Figure 2. (A) Different baits used (left: boiled intestine; middle: fishmeal; right: egg-flavored); (B) the appearance of blue coloration of the oral cavity and tongue.
A two-person team visited the assigned study sites using a motorcycle and systematically searched for dogs between 07:00 and 17:00, preferably early morning and late afternoon. The team leader was responsible for determining which bait type would be offered to the dog encountered (according to the randomization list), for filling out the animal registration and treatment record form as well as informing dog owners or other persons present on the purpose of the study, and also answering any other questions raised by the bystanders. A leaflet was available for interested bystanders, including a phone number that the public could use for questions or reporting incidents such as adverse events. The other person offered the bait to the dog, closely observing bait acceptance, bait puncturing (release of dye) and provided additional support to the team leader. This person also collected any baits not accepted and the discarded vaccine sachets.

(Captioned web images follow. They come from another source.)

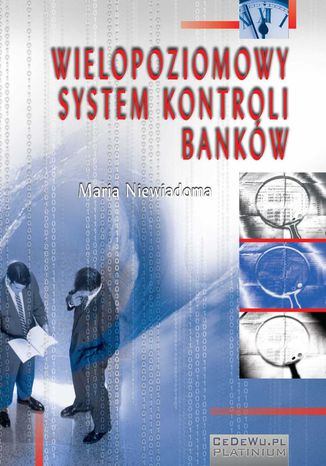 Okładka książki/ebooka Wielopoziomowy system kontroli banków. Rozdział 2. Rola nadzoru bankowego w systemie kontroli banków na poziomie regulacji ponadnarodowych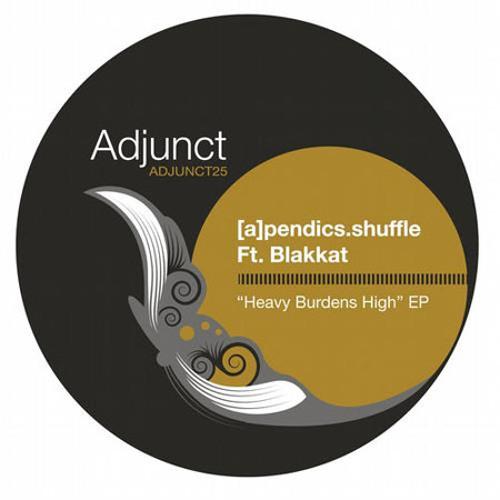 "[a]pendics.shuffle feat. Blakkat ""Heavy Burdens High (Safeword Bonus Edit)"""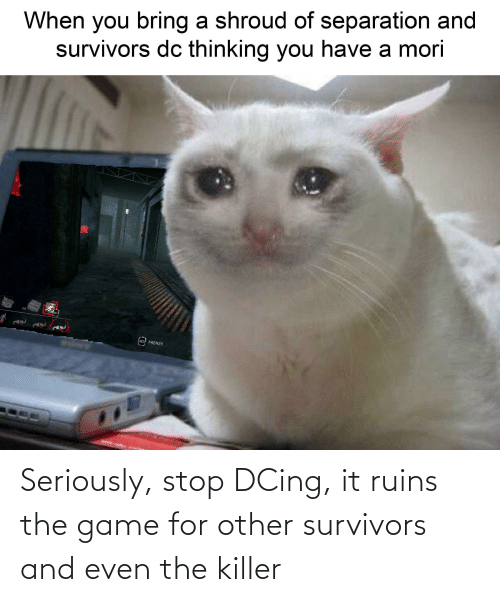 The Game, Game, and Survivors: When you bring a shroud of separation and  survivors dc thinking you have a mori  OR  M2 FRENZY Seriously, stop DCing, it ruins the game for other survivors and even the killer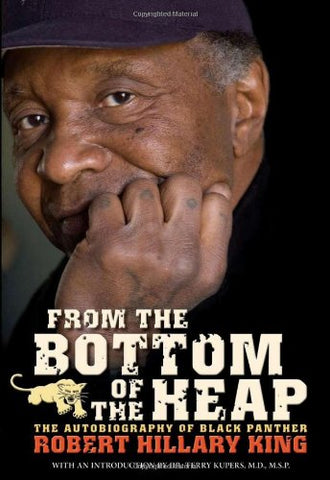 From The Bottom Of The Heap: The Autobiography Of Black Panther Robert Hillary King (Pm Press)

The animal registration and treatment record form were filled out for every baiting attempt, including attempts where dogs refused the bait. The general assessment of the acceptance of each bait was based on a number of variables, including whether the targeted dog showed interest or ignored the bait, the estimated quantity of bait consumed, and the consumption or chewing time of each bait. An assessment of the potential for efficient vaccine release from each bait type was also carried out by looking at whether the sachet was perforated or not by the dog. In addition, an estimation of the success of oral vaccination in the targeted dogs was also determined during this study based on defined variables, such as the release of the placebo due to chewing, indicated by the appearance of blue coloration of the oral cavity and tongue [Figure 2B]. See Table 2 for the list of parameters used during the study.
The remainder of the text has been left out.